• TEXTE RETENU:
##########

Arnaud Dubois, Marc Guignard, le Groupe de pédagogie institutionnelle Paris-Créteil (GPIPC), L’Harmattan, 2021

Cet ouvrage nous plonge directement dans les épaisseurs de la pédagogie institutionnelle dans une approche groupale. Il est construit en trois temps : le premier est consacré à l’étude d’une institution, le Coin petit, le deuxième étudie les enjeux de la transmission de la pédagogie institutionnelle au sein d’un groupe, le troisième pointe les concepts fondateurs de Wilfred Ruprecht Bion, « la fonction alpha » et « l’appareil à penser ».

Au sein de la tradition de la pédagogie institutionnelle, nous connaissons plus largement les institutions de la classe (le conseil, le « ça va ou ça va pas », le quoi de neuf, les métiers, les responsabilités, etc.) qui sont des médiations entre l’enseignant et les élèves, qui triangulent et organisent d’une manière matérialisé la part importante des processus inconscients dans la classe, dans le positionnement de chacun des élèves au sein d’un collectif d’enfants. Les auteurs mettent en exergue, dans le titre également, le verbe « grandir » qui représente à la fois la croissance physique et la « croissance psychique », nommée ainsi selon les apports psychanalytiques de Bion, avec ses aléas, ses irrégularités et ses conséquences sur la personnalité.

##########

• DONNÉES FOURNIES:
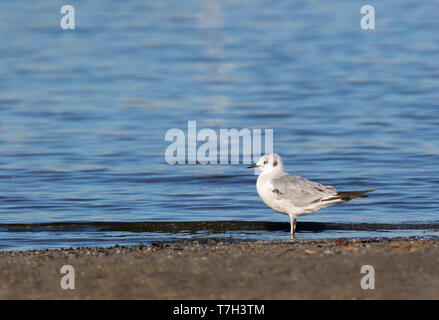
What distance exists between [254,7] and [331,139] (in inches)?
970

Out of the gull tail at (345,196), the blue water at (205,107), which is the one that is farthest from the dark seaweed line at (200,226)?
the gull tail at (345,196)

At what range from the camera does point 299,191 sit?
37.8ft

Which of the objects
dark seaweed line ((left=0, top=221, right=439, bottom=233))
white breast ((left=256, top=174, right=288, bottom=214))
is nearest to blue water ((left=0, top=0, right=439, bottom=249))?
dark seaweed line ((left=0, top=221, right=439, bottom=233))

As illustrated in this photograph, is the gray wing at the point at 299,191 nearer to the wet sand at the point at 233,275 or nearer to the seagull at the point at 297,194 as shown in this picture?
the seagull at the point at 297,194

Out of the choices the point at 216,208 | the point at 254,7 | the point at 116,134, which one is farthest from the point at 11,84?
the point at 254,7

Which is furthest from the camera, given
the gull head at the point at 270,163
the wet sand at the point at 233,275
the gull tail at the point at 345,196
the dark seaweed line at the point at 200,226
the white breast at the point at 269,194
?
the dark seaweed line at the point at 200,226

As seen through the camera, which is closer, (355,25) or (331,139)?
(331,139)

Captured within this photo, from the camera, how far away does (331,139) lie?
19.4 metres

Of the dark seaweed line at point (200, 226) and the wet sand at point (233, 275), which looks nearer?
the wet sand at point (233, 275)

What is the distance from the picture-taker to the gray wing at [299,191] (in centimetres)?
1152

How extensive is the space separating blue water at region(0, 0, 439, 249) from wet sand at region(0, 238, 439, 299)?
10.8ft

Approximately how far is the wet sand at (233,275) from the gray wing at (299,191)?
219 cm
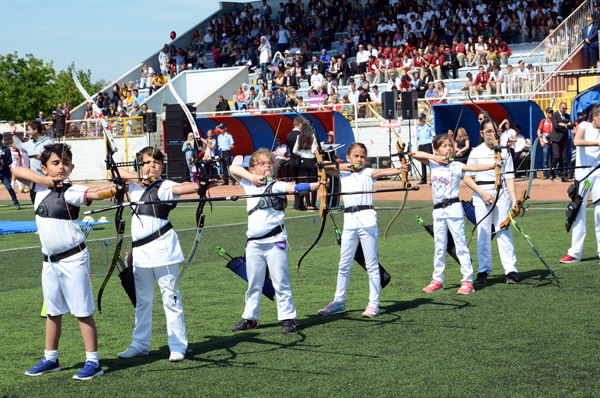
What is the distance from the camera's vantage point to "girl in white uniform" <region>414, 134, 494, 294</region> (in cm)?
858

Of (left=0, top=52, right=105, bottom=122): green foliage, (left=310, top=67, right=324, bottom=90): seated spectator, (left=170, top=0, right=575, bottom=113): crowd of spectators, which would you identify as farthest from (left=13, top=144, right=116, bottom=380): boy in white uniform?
(left=0, top=52, right=105, bottom=122): green foliage

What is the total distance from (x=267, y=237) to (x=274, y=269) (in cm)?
29

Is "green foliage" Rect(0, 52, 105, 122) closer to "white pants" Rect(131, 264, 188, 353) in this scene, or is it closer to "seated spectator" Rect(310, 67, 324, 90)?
"seated spectator" Rect(310, 67, 324, 90)

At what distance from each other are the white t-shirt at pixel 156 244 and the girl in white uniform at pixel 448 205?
3207 mm

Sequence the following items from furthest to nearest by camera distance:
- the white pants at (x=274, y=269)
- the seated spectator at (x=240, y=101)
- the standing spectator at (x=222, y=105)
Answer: the seated spectator at (x=240, y=101)
the standing spectator at (x=222, y=105)
the white pants at (x=274, y=269)

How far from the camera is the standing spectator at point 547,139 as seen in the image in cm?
2293

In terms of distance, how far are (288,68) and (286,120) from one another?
5.90m

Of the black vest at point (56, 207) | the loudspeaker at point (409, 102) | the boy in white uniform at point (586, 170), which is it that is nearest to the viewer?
the black vest at point (56, 207)

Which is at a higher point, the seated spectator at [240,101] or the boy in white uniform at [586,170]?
the seated spectator at [240,101]

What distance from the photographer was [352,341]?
666 cm

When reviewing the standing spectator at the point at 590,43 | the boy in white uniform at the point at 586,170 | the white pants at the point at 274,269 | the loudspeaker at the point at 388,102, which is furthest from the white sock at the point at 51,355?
the standing spectator at the point at 590,43

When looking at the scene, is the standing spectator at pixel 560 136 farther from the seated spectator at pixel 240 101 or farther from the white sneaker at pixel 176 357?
the white sneaker at pixel 176 357

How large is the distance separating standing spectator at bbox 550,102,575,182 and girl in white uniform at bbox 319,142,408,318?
15.6 meters

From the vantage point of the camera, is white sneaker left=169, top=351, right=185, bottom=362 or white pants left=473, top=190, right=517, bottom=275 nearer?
white sneaker left=169, top=351, right=185, bottom=362
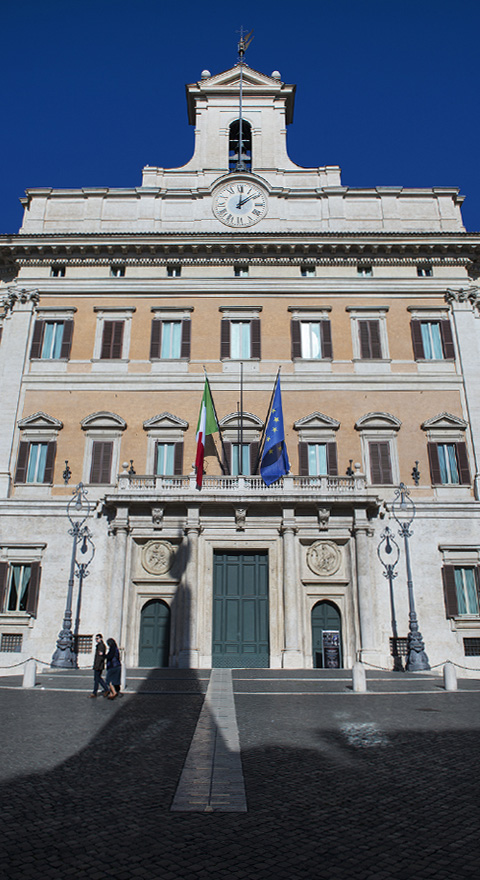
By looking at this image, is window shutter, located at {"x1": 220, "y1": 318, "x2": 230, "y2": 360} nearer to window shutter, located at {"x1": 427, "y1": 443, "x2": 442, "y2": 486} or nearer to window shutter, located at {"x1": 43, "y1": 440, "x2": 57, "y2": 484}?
window shutter, located at {"x1": 43, "y1": 440, "x2": 57, "y2": 484}

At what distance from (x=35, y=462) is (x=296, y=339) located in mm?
11466

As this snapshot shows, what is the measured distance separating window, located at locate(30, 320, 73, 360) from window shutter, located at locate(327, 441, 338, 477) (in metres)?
11.3

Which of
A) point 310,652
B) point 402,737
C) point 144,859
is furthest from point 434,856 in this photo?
point 310,652

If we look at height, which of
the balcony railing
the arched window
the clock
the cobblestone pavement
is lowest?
the cobblestone pavement

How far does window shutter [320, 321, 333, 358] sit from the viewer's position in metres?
24.9

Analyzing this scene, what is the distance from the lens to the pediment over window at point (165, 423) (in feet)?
77.4

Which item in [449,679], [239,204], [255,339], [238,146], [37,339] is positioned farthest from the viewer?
[238,146]

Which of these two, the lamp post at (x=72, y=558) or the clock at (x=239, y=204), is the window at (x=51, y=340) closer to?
the lamp post at (x=72, y=558)

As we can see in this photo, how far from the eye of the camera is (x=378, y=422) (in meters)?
23.7

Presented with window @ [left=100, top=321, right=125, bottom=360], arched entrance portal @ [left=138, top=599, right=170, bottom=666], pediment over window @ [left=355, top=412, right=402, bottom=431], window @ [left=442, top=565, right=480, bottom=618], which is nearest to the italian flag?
arched entrance portal @ [left=138, top=599, right=170, bottom=666]

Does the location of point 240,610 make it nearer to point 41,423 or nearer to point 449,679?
point 449,679

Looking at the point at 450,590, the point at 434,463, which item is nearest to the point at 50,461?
the point at 434,463

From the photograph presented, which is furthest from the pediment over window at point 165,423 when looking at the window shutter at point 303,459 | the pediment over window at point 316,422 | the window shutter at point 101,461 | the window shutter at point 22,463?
the window shutter at point 22,463

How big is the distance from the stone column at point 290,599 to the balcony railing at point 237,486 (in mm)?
1006
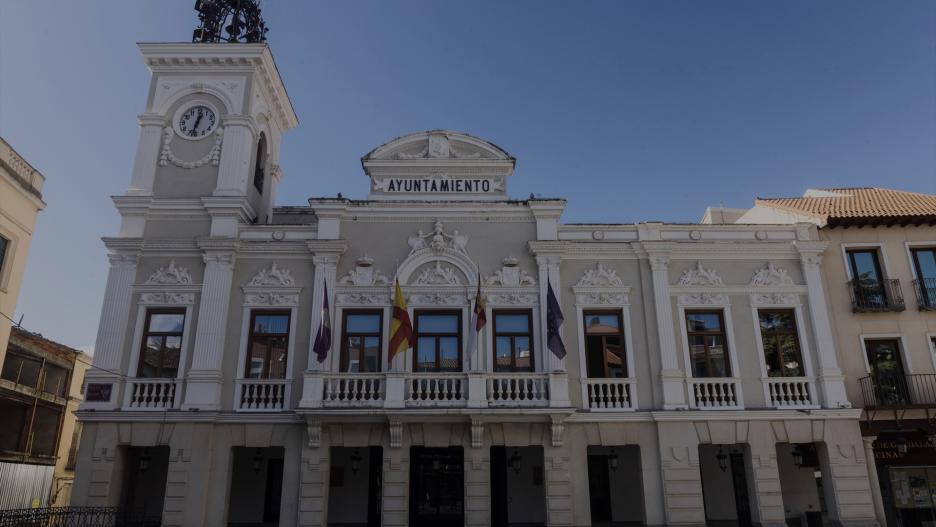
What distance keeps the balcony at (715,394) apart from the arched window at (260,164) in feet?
46.8

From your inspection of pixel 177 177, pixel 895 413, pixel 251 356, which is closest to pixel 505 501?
pixel 251 356

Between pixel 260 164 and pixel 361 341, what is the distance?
756 centimetres

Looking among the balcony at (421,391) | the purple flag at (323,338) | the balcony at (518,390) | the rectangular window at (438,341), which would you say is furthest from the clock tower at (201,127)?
the balcony at (518,390)

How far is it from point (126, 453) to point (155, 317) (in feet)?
11.6

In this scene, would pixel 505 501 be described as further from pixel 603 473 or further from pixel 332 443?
Answer: pixel 332 443

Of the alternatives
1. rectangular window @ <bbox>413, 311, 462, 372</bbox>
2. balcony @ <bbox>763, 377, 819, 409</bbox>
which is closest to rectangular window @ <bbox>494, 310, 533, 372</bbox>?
rectangular window @ <bbox>413, 311, 462, 372</bbox>

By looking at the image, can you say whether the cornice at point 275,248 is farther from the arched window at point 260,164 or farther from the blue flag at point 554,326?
the blue flag at point 554,326

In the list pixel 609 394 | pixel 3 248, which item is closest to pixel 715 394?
pixel 609 394

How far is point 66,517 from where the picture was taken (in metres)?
14.8

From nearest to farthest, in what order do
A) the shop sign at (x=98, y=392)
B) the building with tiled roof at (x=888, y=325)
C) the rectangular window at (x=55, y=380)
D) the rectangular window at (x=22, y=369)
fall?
the shop sign at (x=98, y=392) → the building with tiled roof at (x=888, y=325) → the rectangular window at (x=22, y=369) → the rectangular window at (x=55, y=380)

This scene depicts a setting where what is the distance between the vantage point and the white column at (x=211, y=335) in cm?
1634

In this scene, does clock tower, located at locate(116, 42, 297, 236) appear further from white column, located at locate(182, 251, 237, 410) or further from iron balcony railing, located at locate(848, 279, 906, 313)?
iron balcony railing, located at locate(848, 279, 906, 313)

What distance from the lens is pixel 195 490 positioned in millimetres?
15594

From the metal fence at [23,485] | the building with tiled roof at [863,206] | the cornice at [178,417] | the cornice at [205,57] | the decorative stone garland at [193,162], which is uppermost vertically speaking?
the cornice at [205,57]
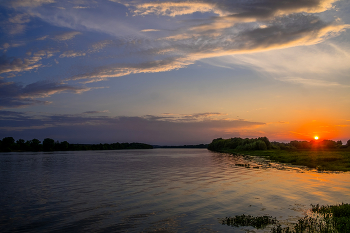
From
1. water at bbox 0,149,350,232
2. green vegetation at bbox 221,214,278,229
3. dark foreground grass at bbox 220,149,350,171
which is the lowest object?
dark foreground grass at bbox 220,149,350,171

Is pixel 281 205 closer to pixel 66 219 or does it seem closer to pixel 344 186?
pixel 344 186

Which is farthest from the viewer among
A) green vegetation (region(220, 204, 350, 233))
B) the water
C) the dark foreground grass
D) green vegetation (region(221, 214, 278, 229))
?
the dark foreground grass

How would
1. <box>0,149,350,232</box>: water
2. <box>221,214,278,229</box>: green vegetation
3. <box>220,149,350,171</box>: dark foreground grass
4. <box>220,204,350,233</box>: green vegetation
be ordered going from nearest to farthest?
<box>220,204,350,233</box>: green vegetation
<box>221,214,278,229</box>: green vegetation
<box>0,149,350,232</box>: water
<box>220,149,350,171</box>: dark foreground grass

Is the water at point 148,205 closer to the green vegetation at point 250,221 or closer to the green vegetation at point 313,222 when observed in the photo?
the green vegetation at point 250,221

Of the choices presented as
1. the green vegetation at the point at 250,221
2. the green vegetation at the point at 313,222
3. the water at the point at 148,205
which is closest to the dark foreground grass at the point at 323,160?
the water at the point at 148,205

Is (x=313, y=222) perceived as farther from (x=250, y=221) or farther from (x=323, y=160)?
(x=323, y=160)

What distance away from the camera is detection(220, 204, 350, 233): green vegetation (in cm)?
1443

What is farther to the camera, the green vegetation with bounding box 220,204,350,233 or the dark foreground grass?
the dark foreground grass

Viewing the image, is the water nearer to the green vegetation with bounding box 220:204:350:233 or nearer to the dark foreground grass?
the green vegetation with bounding box 220:204:350:233

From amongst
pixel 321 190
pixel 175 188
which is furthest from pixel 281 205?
pixel 175 188

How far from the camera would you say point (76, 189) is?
30.5 meters

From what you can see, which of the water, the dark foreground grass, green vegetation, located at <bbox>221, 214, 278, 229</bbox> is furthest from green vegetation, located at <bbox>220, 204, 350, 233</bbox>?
the dark foreground grass

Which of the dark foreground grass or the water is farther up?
the water

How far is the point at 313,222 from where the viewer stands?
52.2 ft
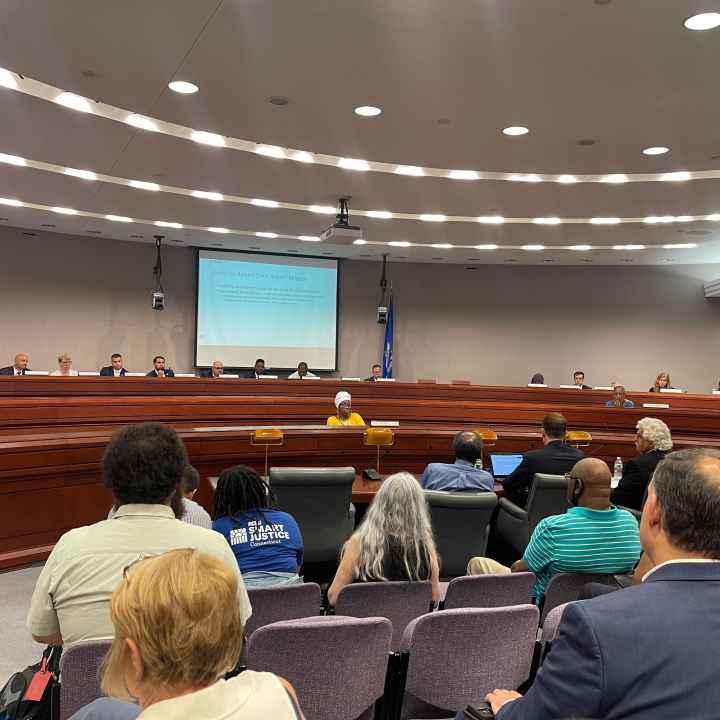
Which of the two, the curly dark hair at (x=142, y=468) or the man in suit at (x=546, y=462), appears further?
the man in suit at (x=546, y=462)

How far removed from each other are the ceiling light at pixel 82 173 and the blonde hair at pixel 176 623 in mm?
6707

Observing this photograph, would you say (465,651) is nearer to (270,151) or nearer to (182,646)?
(182,646)

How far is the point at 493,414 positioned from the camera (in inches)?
271

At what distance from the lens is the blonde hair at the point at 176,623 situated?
104 cm

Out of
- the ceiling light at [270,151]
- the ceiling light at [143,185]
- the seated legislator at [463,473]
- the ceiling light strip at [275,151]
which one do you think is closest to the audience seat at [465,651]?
the seated legislator at [463,473]

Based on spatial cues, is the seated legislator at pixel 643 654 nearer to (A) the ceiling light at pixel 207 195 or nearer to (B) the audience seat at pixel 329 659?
(B) the audience seat at pixel 329 659

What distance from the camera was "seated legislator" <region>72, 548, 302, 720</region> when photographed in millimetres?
1043

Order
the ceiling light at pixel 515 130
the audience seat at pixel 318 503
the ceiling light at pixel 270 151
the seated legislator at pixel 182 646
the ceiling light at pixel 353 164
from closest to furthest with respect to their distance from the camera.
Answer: the seated legislator at pixel 182 646 < the audience seat at pixel 318 503 < the ceiling light at pixel 515 130 < the ceiling light at pixel 270 151 < the ceiling light at pixel 353 164

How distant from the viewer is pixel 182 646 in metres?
1.04

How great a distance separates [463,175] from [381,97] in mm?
2178

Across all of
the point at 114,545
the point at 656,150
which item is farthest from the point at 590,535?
the point at 656,150

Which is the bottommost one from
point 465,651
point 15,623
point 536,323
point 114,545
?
point 15,623

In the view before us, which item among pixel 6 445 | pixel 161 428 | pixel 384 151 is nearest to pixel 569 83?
pixel 384 151

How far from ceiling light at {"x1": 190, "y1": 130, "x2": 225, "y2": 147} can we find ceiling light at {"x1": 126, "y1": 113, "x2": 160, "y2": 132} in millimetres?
331
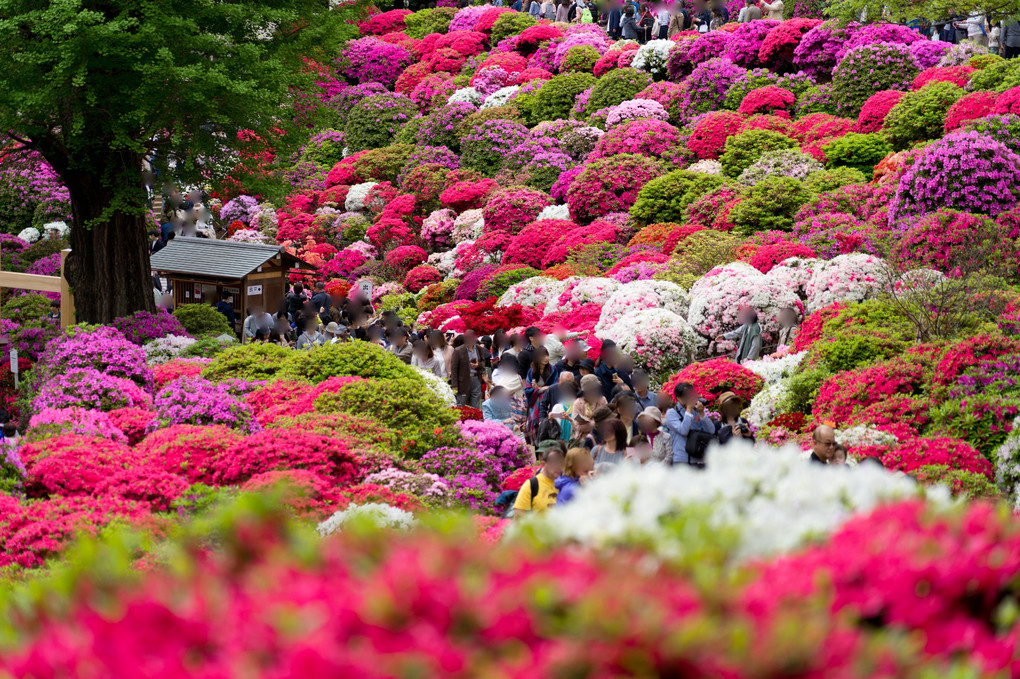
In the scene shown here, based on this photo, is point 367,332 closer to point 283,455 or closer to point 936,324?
point 283,455

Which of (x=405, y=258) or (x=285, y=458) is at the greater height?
(x=285, y=458)

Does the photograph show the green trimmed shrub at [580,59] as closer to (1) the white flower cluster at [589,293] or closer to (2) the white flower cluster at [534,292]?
(2) the white flower cluster at [534,292]

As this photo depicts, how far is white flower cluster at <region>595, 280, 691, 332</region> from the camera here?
648 inches

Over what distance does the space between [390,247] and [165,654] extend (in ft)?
90.8

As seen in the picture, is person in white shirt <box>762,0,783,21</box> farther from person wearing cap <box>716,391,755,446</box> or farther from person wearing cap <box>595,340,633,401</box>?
person wearing cap <box>716,391,755,446</box>

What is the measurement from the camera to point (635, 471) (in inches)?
141

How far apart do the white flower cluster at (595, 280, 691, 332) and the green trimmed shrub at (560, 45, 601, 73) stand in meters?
20.4

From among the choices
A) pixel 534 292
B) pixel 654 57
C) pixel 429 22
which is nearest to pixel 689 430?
pixel 534 292

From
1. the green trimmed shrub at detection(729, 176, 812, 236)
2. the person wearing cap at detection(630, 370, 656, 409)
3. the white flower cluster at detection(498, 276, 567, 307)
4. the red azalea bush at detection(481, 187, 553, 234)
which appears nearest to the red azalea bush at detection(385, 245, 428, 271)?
the red azalea bush at detection(481, 187, 553, 234)

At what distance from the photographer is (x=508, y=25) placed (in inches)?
1695

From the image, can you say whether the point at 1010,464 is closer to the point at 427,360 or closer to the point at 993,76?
the point at 427,360

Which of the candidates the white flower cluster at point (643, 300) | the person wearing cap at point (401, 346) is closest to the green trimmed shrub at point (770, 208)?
the white flower cluster at point (643, 300)

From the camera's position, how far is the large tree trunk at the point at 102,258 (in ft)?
55.6

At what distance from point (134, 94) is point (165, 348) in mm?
4067
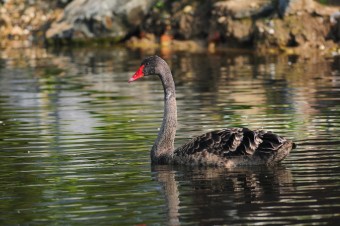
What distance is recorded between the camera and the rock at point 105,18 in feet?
152

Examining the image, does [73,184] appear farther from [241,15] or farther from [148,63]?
[241,15]

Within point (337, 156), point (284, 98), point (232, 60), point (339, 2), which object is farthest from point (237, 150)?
point (339, 2)

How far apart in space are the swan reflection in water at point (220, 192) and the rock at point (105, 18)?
30311 mm

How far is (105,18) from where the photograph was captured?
1815 inches

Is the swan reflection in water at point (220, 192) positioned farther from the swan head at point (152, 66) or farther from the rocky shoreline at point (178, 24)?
the rocky shoreline at point (178, 24)

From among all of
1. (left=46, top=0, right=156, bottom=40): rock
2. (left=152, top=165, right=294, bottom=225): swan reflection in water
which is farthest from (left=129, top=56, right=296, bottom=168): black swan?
(left=46, top=0, right=156, bottom=40): rock

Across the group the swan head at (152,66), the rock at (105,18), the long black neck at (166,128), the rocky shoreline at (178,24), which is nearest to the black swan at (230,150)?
the long black neck at (166,128)

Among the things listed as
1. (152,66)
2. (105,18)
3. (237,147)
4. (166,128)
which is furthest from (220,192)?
(105,18)

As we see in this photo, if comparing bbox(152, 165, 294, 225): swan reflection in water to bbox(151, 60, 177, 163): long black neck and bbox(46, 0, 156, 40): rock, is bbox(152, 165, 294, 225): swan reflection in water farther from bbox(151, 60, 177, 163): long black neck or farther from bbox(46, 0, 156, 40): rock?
bbox(46, 0, 156, 40): rock

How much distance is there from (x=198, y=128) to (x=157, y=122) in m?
1.51

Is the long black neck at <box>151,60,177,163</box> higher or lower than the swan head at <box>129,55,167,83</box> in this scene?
lower

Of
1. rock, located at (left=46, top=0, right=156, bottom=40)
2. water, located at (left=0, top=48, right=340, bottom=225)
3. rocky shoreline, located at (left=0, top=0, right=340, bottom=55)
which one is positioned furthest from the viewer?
rock, located at (left=46, top=0, right=156, bottom=40)

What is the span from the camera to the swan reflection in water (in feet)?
41.0

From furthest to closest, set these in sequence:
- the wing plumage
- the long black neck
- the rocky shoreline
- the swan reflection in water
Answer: the rocky shoreline
the long black neck
the wing plumage
the swan reflection in water
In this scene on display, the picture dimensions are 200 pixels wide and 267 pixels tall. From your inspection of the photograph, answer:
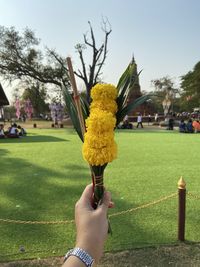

##########

• SÉRIE D'EXERCICES:
1 > D'après le compte rendu sur la pédagogie institutionnelle, à quelle institution la première partie de l'ouvrage est-elle consacrée ?
2 > Poursuivez le compte rendu sur la pédagogie institutionnelle à partir de sa dernière phrase.
Les données ne sont d'aucune utilité pour ces exercices.

• CORRIGÉ DES EXERCICES:
1 > Au Coin petit.

2 >
Le Coin petit ou l’émergence du sujet

Dans le premier chapitre, on (re)découvre le dispositif du Coin petit, qui régule le processus de grandir chez les enfants. Il s’agit d’une institution qui n’est ni sanction, ni exclusion mais permet à l’élève de « prendre l’air » et gérer ses émotions lorsqu’elles le submergent, sans déranger les autres qui ont besoin d’apprendre. Cette institution « met l’élève à l’abri de violence potentielle ». Il est géré par les règles de « statut R » : « c’est une aire de retrait, repos, refuge, régression, (re)naissance… » (p. 53). À partir de monographies, ces écritures professionnelles sur ce qui se joue et se trame en classe, les auteurs montrent comment ce dispositif peut favoriser l’émergence du sujet. Des extraits de monographies significatives sont tirées des ouvrages dorénavant classiques de Francis Imbert et du Groupe de recherche en pédagogie institutionnelle : Médiations, institutions et loi dans la classe : pratiques de pédagogie institutionnelle (1994), L’inconscient dans la classe : transferts et contre-transferts (1996), Vivre ensemble, un enjeu pour l’école (1997), et L’impossible métier de pédagogue (2000).

L’enjeu de la transmission

Le deuxième chapitre est consacré à l’enjeu de la transmission dans le groupe de la pédagogie institutionnelle, et cela à partir de deux monographies sur des situations de classe et des « silences d’enfants » problématiques qui laissent les enseignants désemparés. Les auteurs montrent comment l’écriture professionnelle, accompagnée d’un travail collectif, se révèle être un objet de formation continue entre les enseignants et peut apporter des transformations sur la posture professionnelle et plus globalement dans la manière de concevoir les élèves, dans leur statut, leurs manques, leurs avancées. Le changement de posture, de gestes, d’interventions basées sur les institutions de la classe (le conseil, les métiers, les responsabilités) entraine des retombées ou des dénouements de situations considérées souvent comme figées dans l’ordinaire de la classe.  Le travail monographique fonctionne dès lors comme « un miroir réfléchissant » et « transforme en pensées les affects éprouvés » (p. 71) chez les enseignants.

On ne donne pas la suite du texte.